(Exercise brief):
A complete response lists each line of the data below that includes the word "From".

(Records for this exercise):
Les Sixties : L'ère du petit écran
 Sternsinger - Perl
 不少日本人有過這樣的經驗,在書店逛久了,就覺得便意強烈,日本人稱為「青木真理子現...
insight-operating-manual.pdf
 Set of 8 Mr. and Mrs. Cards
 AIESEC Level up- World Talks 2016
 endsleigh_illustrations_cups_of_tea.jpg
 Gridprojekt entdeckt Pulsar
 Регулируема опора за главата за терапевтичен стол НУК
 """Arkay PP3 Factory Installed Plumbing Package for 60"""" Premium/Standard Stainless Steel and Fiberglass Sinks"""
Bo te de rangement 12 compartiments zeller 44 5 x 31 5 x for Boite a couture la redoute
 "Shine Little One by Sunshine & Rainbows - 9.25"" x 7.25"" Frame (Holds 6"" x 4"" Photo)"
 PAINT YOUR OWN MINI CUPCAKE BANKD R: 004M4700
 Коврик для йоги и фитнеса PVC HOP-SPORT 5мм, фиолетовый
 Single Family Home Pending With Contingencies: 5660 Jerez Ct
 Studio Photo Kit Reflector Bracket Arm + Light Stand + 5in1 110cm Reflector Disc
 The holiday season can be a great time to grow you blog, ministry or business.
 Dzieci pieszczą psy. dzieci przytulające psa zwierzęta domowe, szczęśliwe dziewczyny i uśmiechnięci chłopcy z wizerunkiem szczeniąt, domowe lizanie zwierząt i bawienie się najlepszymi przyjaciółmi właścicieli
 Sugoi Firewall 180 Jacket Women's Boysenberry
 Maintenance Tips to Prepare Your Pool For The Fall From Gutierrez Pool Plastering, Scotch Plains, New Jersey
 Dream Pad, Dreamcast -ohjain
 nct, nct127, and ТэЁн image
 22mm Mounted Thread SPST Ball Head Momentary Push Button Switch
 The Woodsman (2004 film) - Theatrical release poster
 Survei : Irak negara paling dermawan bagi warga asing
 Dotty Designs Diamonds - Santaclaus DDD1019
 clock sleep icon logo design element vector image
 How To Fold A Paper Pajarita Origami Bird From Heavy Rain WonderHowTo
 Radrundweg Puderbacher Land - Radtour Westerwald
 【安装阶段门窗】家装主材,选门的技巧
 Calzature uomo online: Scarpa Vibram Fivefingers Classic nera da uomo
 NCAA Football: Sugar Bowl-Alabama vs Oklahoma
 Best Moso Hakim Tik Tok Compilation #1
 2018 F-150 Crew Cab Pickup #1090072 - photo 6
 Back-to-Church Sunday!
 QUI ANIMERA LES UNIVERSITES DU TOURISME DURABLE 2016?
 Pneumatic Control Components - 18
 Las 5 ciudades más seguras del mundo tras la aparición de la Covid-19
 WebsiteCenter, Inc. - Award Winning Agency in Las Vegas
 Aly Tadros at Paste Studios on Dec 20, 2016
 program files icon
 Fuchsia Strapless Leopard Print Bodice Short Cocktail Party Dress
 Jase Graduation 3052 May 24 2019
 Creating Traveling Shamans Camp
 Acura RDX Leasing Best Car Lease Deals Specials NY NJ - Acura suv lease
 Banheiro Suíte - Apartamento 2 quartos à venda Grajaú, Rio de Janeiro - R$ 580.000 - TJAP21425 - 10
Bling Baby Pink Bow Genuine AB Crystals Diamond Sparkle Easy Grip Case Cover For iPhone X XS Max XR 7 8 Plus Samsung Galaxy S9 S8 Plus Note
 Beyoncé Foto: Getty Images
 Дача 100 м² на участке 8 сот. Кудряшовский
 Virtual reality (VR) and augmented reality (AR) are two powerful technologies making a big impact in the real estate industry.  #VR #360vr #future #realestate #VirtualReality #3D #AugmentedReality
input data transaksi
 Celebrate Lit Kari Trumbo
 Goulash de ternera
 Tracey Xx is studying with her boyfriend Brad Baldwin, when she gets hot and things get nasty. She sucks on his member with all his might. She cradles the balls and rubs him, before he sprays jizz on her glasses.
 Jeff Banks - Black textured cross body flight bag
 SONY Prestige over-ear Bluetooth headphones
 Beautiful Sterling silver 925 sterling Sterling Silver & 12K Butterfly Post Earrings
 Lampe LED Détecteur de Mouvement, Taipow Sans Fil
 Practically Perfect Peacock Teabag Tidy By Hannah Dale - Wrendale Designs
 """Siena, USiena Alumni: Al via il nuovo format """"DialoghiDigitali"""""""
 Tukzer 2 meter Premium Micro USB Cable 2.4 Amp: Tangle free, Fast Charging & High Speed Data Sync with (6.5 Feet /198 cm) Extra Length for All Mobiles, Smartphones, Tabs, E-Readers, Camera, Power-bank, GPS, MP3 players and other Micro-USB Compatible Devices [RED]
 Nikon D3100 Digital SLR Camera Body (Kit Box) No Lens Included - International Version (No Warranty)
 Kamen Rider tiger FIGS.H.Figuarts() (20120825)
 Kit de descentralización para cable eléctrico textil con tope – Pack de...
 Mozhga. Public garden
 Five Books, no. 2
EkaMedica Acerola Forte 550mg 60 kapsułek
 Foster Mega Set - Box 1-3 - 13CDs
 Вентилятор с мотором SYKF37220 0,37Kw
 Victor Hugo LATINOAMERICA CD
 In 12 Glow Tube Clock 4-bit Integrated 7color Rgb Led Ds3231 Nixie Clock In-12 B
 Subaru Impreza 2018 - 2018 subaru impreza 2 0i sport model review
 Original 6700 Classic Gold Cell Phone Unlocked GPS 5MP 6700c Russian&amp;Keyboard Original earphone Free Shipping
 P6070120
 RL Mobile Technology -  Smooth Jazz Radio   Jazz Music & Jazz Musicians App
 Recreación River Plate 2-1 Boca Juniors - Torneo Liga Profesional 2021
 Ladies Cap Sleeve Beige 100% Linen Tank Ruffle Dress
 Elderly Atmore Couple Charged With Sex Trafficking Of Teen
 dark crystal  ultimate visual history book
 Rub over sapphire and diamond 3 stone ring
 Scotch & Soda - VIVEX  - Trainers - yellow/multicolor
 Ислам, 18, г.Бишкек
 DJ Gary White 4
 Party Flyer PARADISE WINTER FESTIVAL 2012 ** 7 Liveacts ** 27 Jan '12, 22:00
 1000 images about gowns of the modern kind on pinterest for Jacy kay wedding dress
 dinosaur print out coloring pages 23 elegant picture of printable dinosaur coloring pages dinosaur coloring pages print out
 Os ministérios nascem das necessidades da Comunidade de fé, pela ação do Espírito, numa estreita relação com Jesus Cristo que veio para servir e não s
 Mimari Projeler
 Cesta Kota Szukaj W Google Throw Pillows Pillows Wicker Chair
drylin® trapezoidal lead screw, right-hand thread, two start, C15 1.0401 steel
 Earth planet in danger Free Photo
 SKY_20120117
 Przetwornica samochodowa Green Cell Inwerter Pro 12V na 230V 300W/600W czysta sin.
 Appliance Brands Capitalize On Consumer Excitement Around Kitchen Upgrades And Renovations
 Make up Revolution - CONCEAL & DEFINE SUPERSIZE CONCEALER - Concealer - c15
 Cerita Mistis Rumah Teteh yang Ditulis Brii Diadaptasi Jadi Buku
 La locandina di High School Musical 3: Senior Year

(Task output):
 Maintenance Tips to Prepare Your Pool For The Fall From Gutierrez Pool Plastering, Scotch Plains, New Jersey
 How To Fold A Paper Pajarita Origami Bird From Heavy Rain WonderHowTo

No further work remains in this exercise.